Beginning at the line that contains "パスポートを見て驚く女性", repeat each line exactly through the last one of the records below, and leave out the pictures.

===== Material supplied

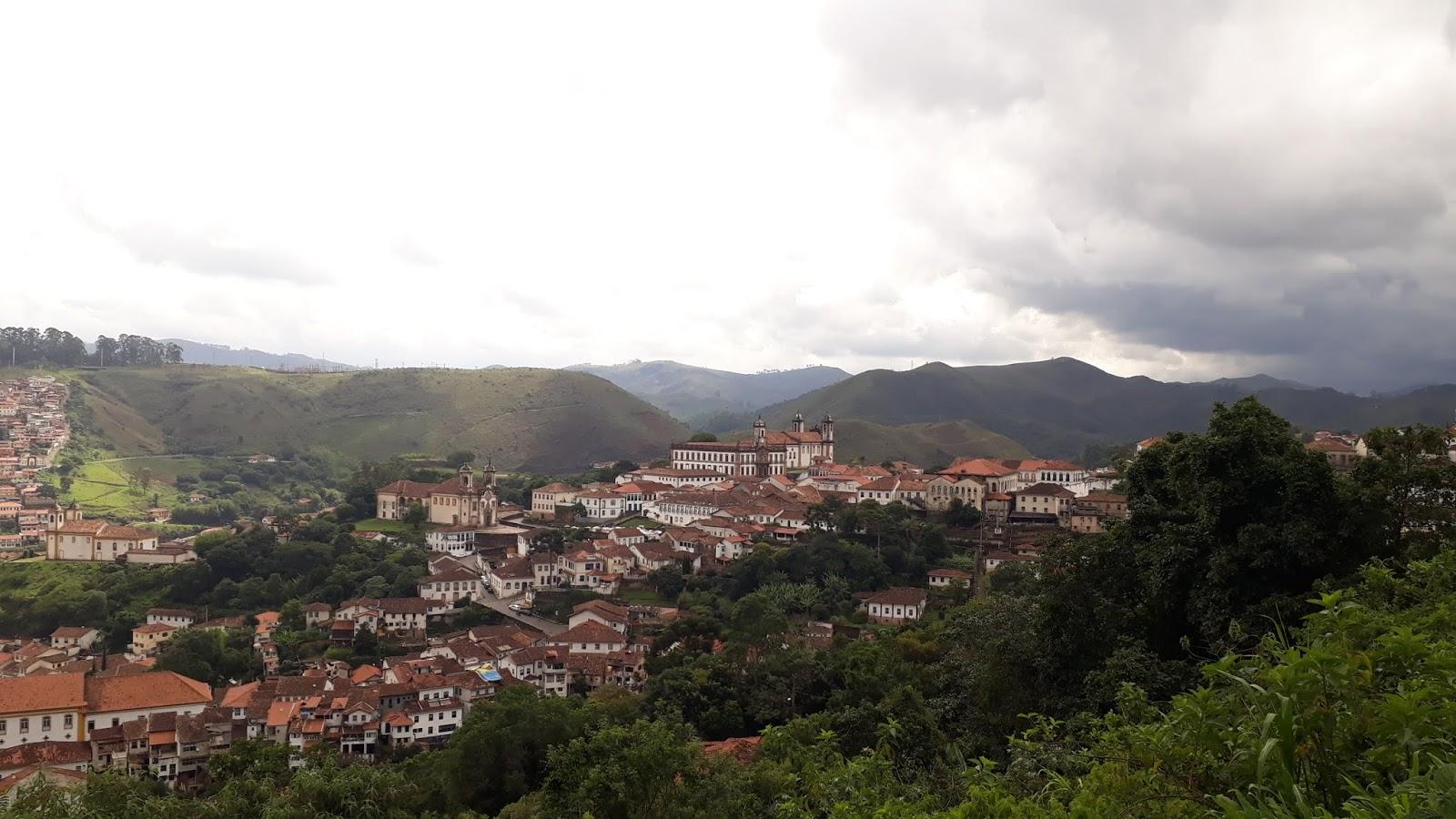 Vista para a cidade de Ouro Preto a partir da Mureta da Rua Conselheiro Quintiliano Maciel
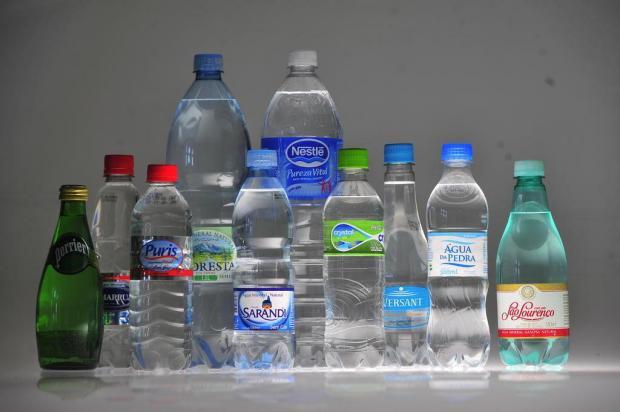Saiba como escolher a água mineral mais saudável  Lauro Alves/Agencia RBS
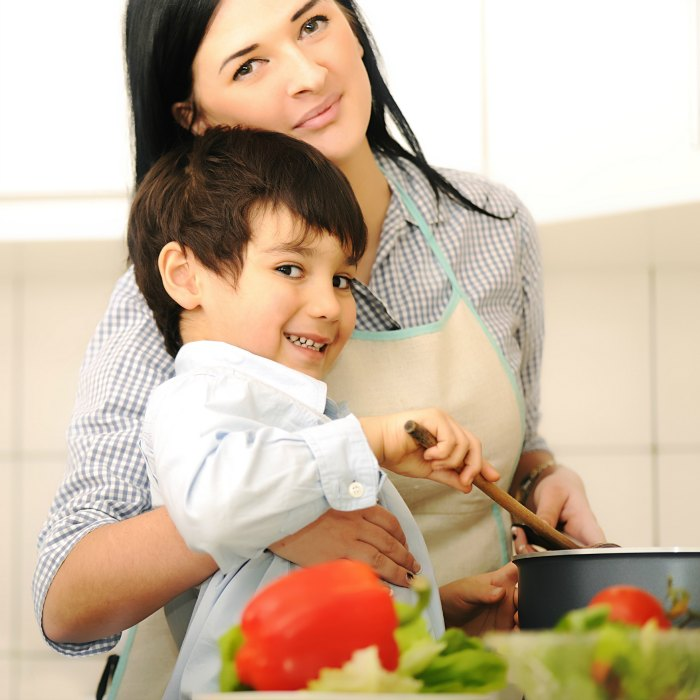 mother-and-children-prepare-a-mealmealtime-together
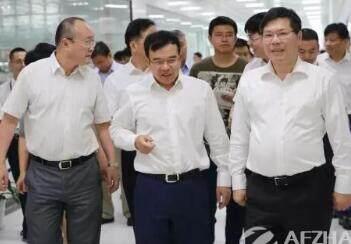 杭州市市长徐立毅一行考察大华智慧物联网产业园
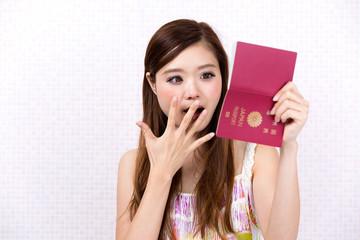 パスポートを見て驚く女性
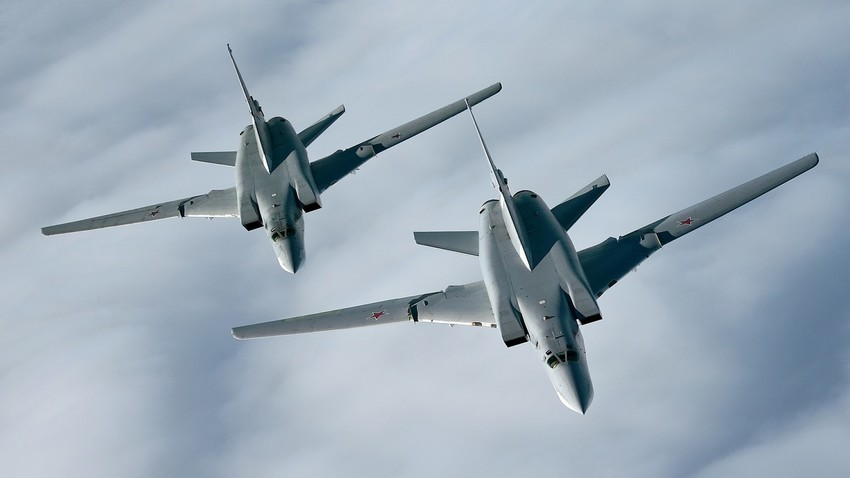 """Стратешките бомбардери Ту-22М3 се вооружени со советската надзвучна ракета Х-22 """"Бура""""."""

==========

= Task response =
 パスポートを見て驚く女性
 """Стратешките бомбардери Ту-22М3 се вооружени со советската надзвучна ракета Х-22 """"Бура""""."""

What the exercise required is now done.